(Extract provided begins)
Well, it could be like how how you know, uh, how AI can support women in menopause?

SPEAKER_01

But that wasn't even there, that would have been something I would have been excited about. And I think there is this uh I there's a interesting dynamic around the conversation, and then at the same time, to your point, the 40% of our population like where is the expectation of any level of loyalty to a workplace now? It's there's no zero in the news.

SPEAKER_00

Snap just announced they're laying off people because of AI. Like again, you're you're a CEO. I it's just it's it's so frustrating to me because there, you know, and and again, this is and and I and I understand the there's short-term thinking in here, and that's because the structure of the way everyone is incentivized these days, especially if you're a public company, is short-term gains. So Snap lays off people, stock pops, they win, right? The the executives win, whoever has stock ownership there wins, the CEO wins, the board wins, whatever. But at the end of the day, and I have another cartoon that's coming out, or I think maybe I posted it. No, I did post it recently, was this is a two-sided marketplace. So when you fire all the people, by the way, all these agents that you're creating, and there's so much like, hey, I've eliminated my entire you know, group of employees, and now I have AI agents that support me, and it's like, okay, great. None of those agents consume, they do not buy shit. And so now in the long term, if no one's buying shit because no one's working, and I'm like beating this drum. I'm like, stop glorifying this, stop glory. Like, listen, I get it. You want to reduce headcount, um, and it's a business objective.
(Extract provided ends)
Task requirements →
Reproduce the whole transcript about AI and layoffs word for word.
(Recorded data begins)
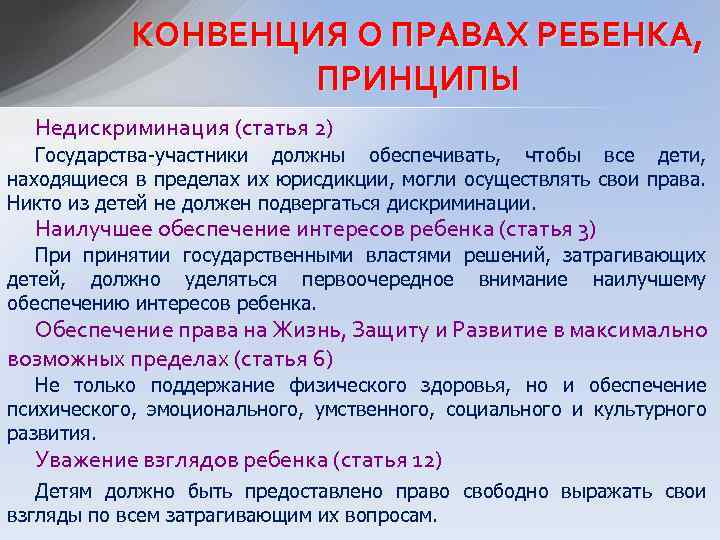 КОНВЕНЦИЯ О ПРАВАХ РЕБЕНКА, ПРИНЦИПЫ

Недискриминация (статья 2)

Государства-участники должны обеспечивать, чтобы все дети, находящиеся в пределах их юрисдикции, могли осуществлять свои права. Никто из детей не должен подвергаться дискриминации.

Наилучшее обеспечение интересов ребенка (статья 3)

При принятии государственными властями решений, затрагивающих детей, должно уделяться первоочередное внимание наилучшему обеспечению интересов ребенка.

Обеспечение права на Жизнь, Защиту и Развитие в максимально возможных пределах (статья 6)

Не только поддержание физического здоровья, но и обеспечение психического, эмоционального, умственного, социального и культурного развития.

Уважение взглядов ребенка (статья 12)

Детям должно быть предоставлено право свободно выражать свои взгляды по всем затрагивающим их вопросам.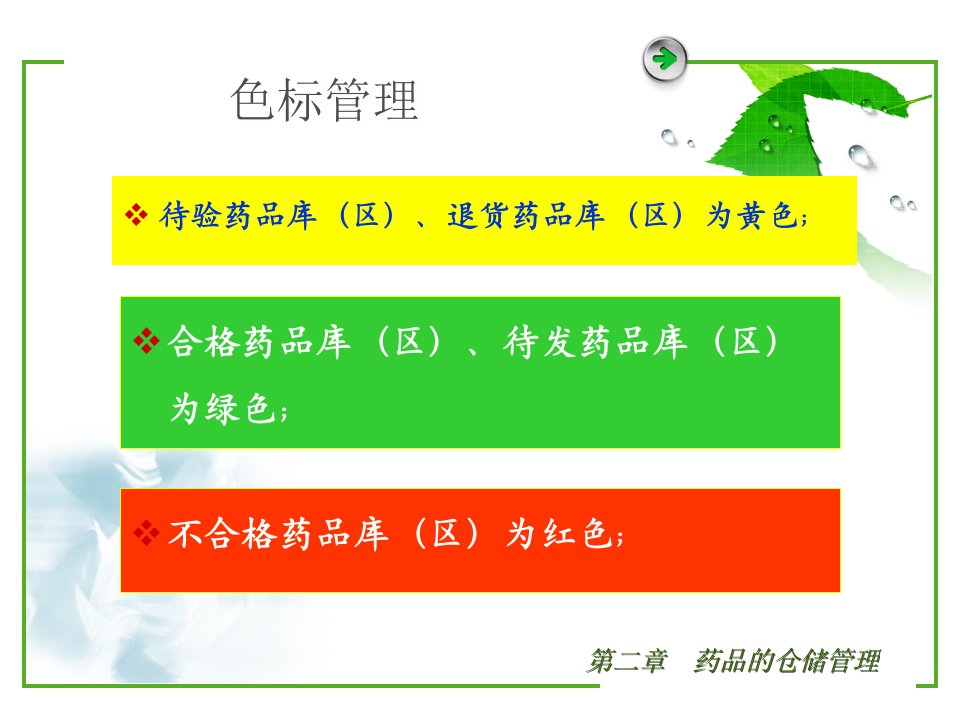 色标管理

❖ 待验药品库（区）、退货药品库（区）为黄色;

❖ 合格药品库（区）、待发药品库（区）为绿色;

❖ 不合格药品库（区）为红色;

第二章　药品的仓储管理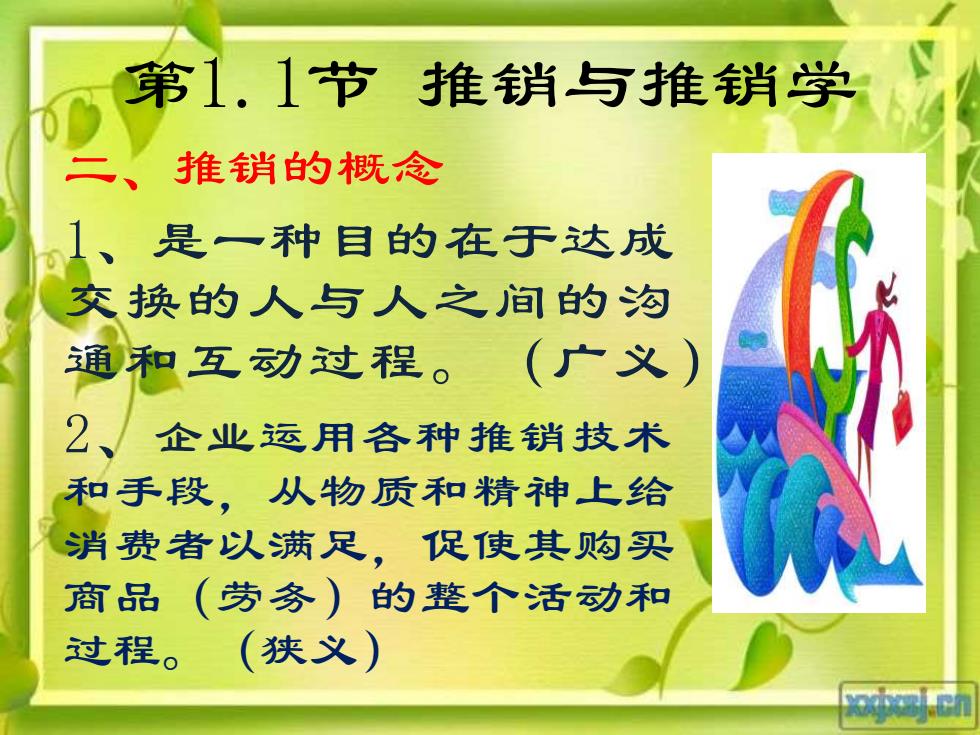 第1.1节 推销与推销学

二、推销的概念

1、是一种目的在于达成交换的人与人之间的沟通和互动过程。（广义）

2、企业运用各种推销技术和手段，从物质和精神上给消费者以满足，促使其购买商品（劳务）的整个活动和过程。（狭义）

xxjxsj.cn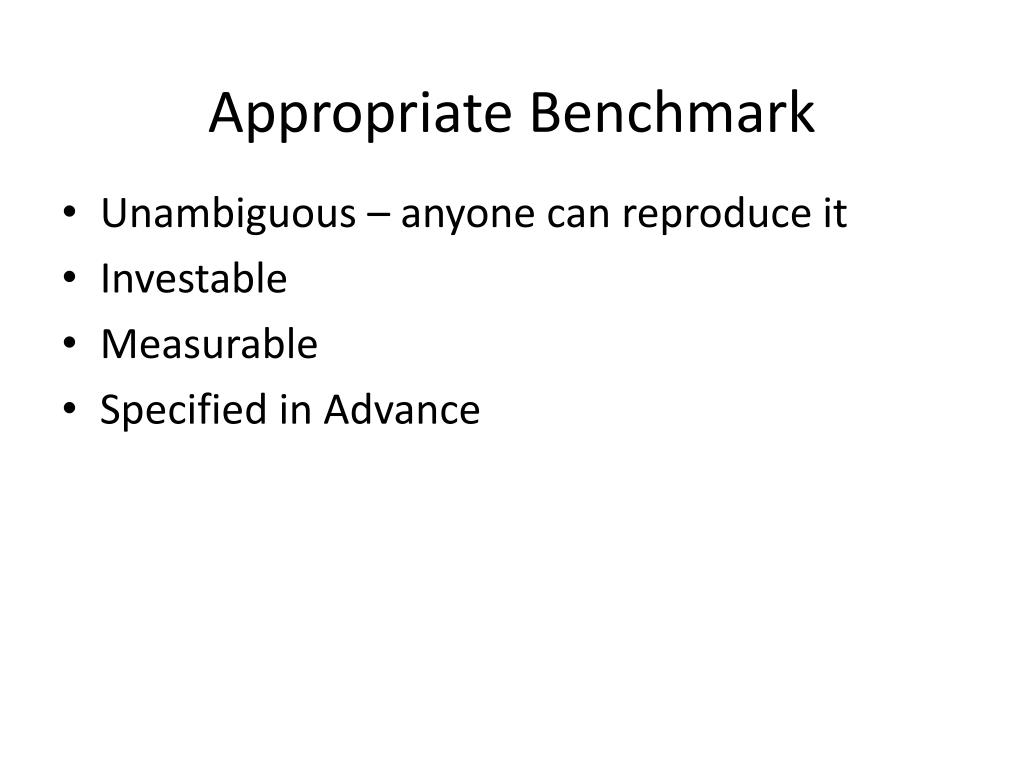 Appropriate Benchmark

• Unambiguous – anyone can reproduce it
• Investable
• Measurable
• Specified in Advance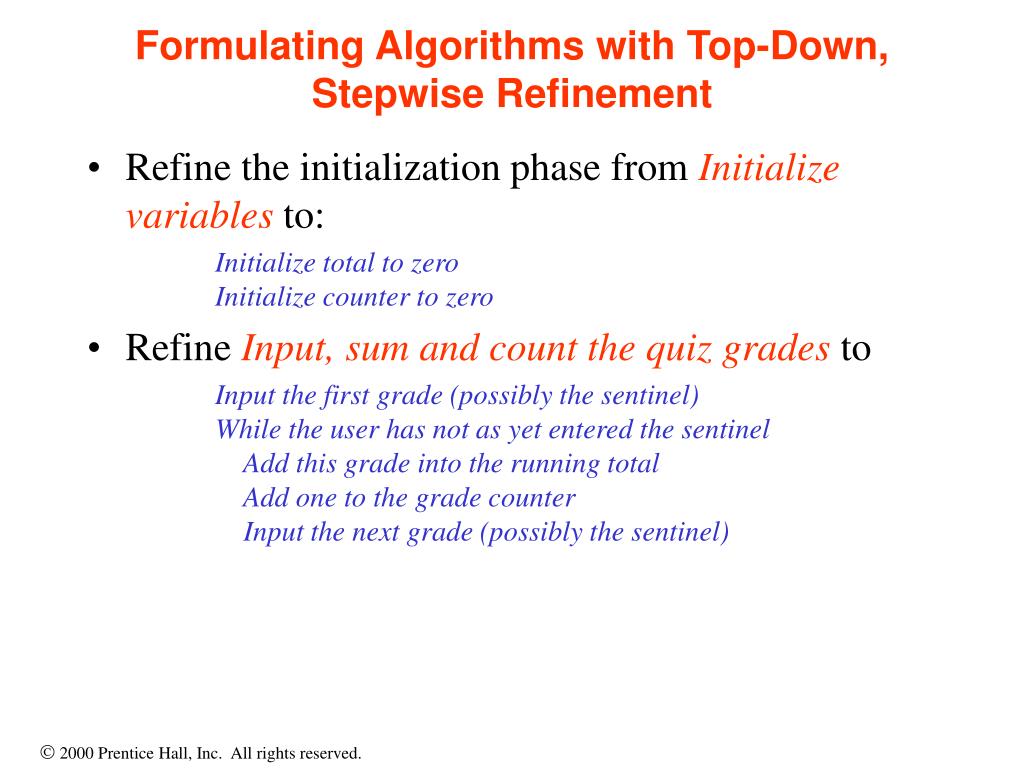 Formulating Algorithms with Top-Down, Stepwise Refinement

• Refine the initialization phase from Initialize variables to:

Initialize total to zero
Initialize counter to zero

• Refine Input, sum and count the quiz grades to

Input the first grade (possibly the sentinel)
While the user has not as yet entered the sentinel
Add this grade into the running total
Add one to the grade counter
Input the next grade (possibly the sentinel)

© 2000 Prentice Hall, Inc. All rights reserved.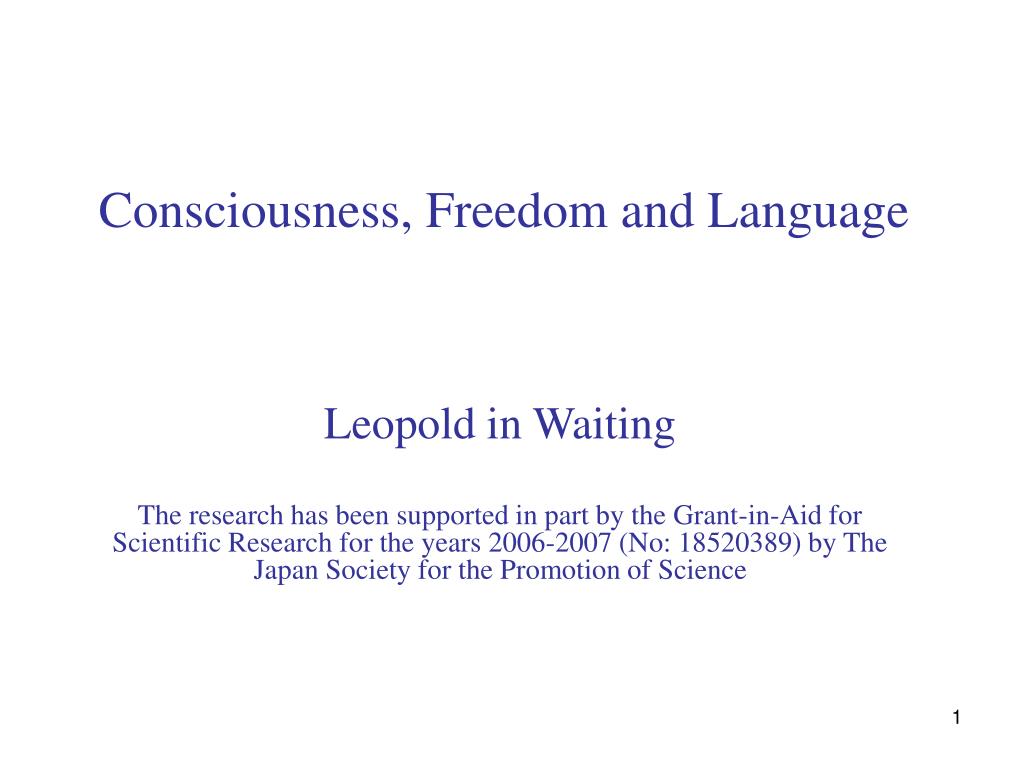 Consciousness, Freedom and Language

Leopold in Waiting

The research has been supported in part by the Grant-in-Aid for Scientific Research for the years 2006-2007 (No: 18520389) by The Japan Society for the Promotion of Science

1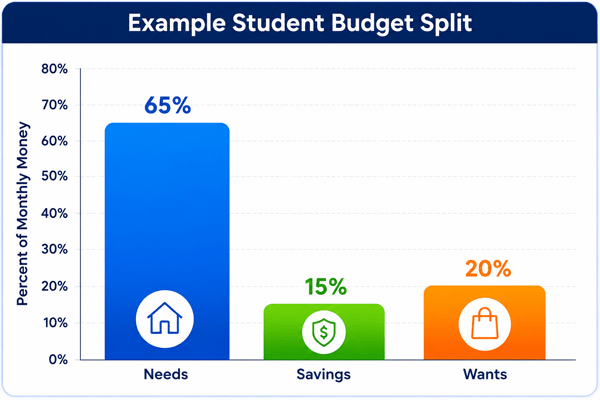 Example Student Budget Split

Percent of Monthly Money

80%
70%
60%
50%
40%
30%
20%
10%
0%

65%
15%
20%

Needs
Savings
Wants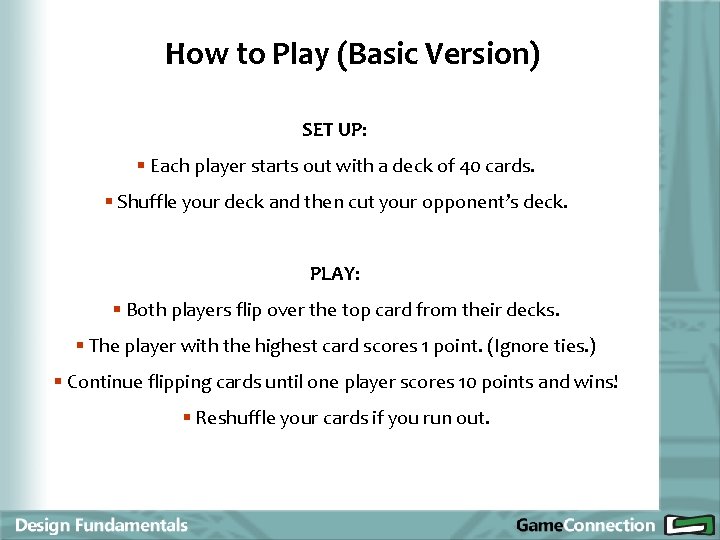 How to Play (Basic Version)

SET UP:

▪ Each player starts out with a deck of 40 cards.

▪ Shuffle your deck and then cut your opponent's deck.

PLAY:

▪ Both players flip over the top card from their decks.

▪ The player with the highest card scores 1 point. (Ignore ties.)

▪ Continue flipping cards until one player scores 10 points and wins!

▪ Reshuffle your cards if you run out.

Design Fundamentals

GameConnection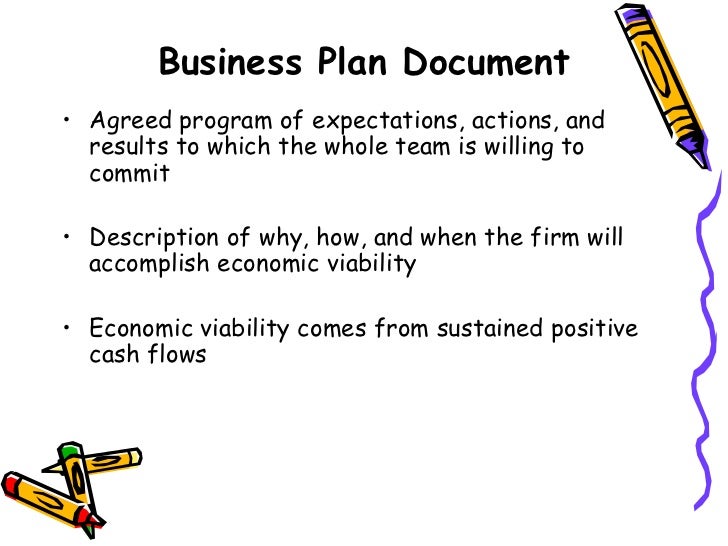 Business Plan Document

• Agreed program of expectations, actions, and results to which the whole team is willing to commit

• Description of why, how, and when the firm will accomplish economic viability

• Economic viability comes from sustained positive cash flows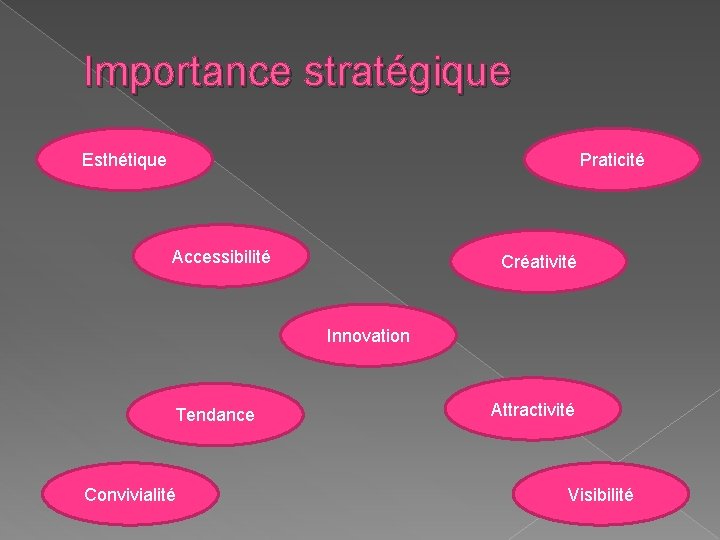 Importance stratégique

Esthétique

Praticité

Accessibilité

Créativité

Innovation

Tendance

Attractivité

Convivialité

Visibilité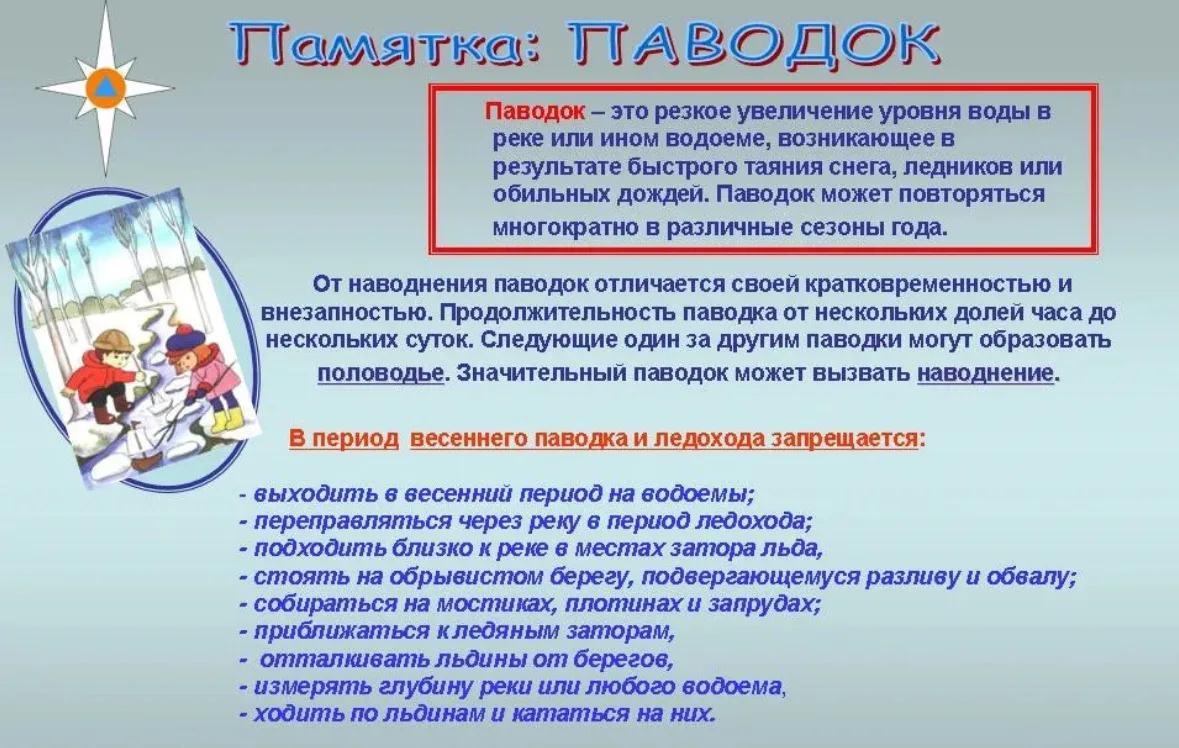 Памятка: ПАВОДОК

Паводок – это резкое увеличение уровня воды в реке или ином водоеме, возникающее в результате быстрого таяния снега, ледников или обильных дождей. Паводок может повторяться многократно в различные сезоны года.

От наводнения паводок отличается своей кратковременностью и внезапностью. Продолжительность паводка от нескольких долей часа до нескольких суток. Следующие один за другим паводки могут образовать половодье. Значительный паводок может вызвать наводнение.

В период весеннего паводка и ледохода запрещается:

- выходить в весенний период на водоемы;
- переправляться через реку в период ледохода;
- подходить близко к реке в местах затора льда,
- стоять на обрывистом берегу, подвергающемуся разливу и обвалу;
- собираться на мостиках, плотинах и запрудах;
- приближаться к ледяным заторам,
- отталкивать льдины от берегов,
- измерять глубину реки или любого водоема,
- ходить по льдинам и кататься на них.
(Recorded data ends)
Response to the exercise →
Well, it could be like how how you know, uh, how AI can support women in menopause?

SPEAKER_01

But that wasn't even there, that would have been something I would have been excited about. And I think there is this uh I there's a interesting dynamic around the conversation, and then at the same time, to your point, the 40% of our population like where is the expectation of any level of loyalty to a workplace now? It's there's no zero in the news.

SPEAKER_00

Snap just announced they're laying off people because of AI. Like again, you're you're a CEO. I it's just it's it's so frustrating to me because there, you know, and and again, this is and and I and I understand the there's short-term thinking in here, and that's because the structure of the way everyone is incentivized these days, especially if you're a public company, is short-term gains. So Snap lays off people, stock pops, they win, right? The the executives win, whoever has stock ownership there wins, the CEO wins, the board wins, whatever. But at the end of the day, and I have another cartoon that's coming out, or I think maybe I posted it. No, I did post it recently, was this is a two-sided marketplace. So when you fire all the people, by the way, all these agents that you're creating, and there's so much like, hey, I've eliminated my entire you know, group of employees, and now I have AI agents that support me, and it's like, okay, great. None of those agents consume, they do not buy shit. And so now in the long term, if no one's buying shit because no one's working, and I'm like beating this drum. I'm like, stop glorifying this, stop glory. Like, listen, I get it. You want to reduce headcount, um, and it's a business objective.